What is Databricks Unity Catalog (and Should I Be Using It)?
Since launching in 2013, Databricks has continuously evolved its product offerings from machine learning pipeline to end-to-end data warehousing and data intelligence platform.
While we at Sync are big fans of all things Databricks (particularly how to optimize cost and speed) we often get questions about understanding Databricks new offerings—particularly as product development has accelerated in the last 2 years.
To help in your understanding, we wrote this blog post to address the question, “What is Databricks Unity Catalog?” and whether users should be using it (the answer is yes).
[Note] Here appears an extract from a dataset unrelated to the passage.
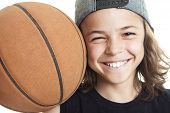 image of ball cap  - A Portrait of young boy with basket ball - JPG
We walk through a precise technical answer, and then dive into the details of the catalog itself, how to enable it and frequently asked questions.
What Is the Unity Catalog in Databricks?
The Databrick’s Unity Catalog is a centralized data governance layer that allows for granular security control and managing data and metadata assets in a unified system within Databricks. Additionally, the unity catalog provides tools for access control, audits, logs and lineage.
You can think of the unity catalog as an update designed to bridge gaps in the Databrick ecosystem—specifically to eliminate and improve upon third-party catalogs and governance tools. With many cloud-specific tools being used, Databricks brought in a unified solution for data discovery and governance that would seamlessly integrate with their Lakehouse architecture. Thus, while Unity Catalog was initially billed as a governance tool, in reality it streamlines processes across the board. While simplistic, it’s not wrong to say Unity Catalog simply makes everything Databricks run smoother.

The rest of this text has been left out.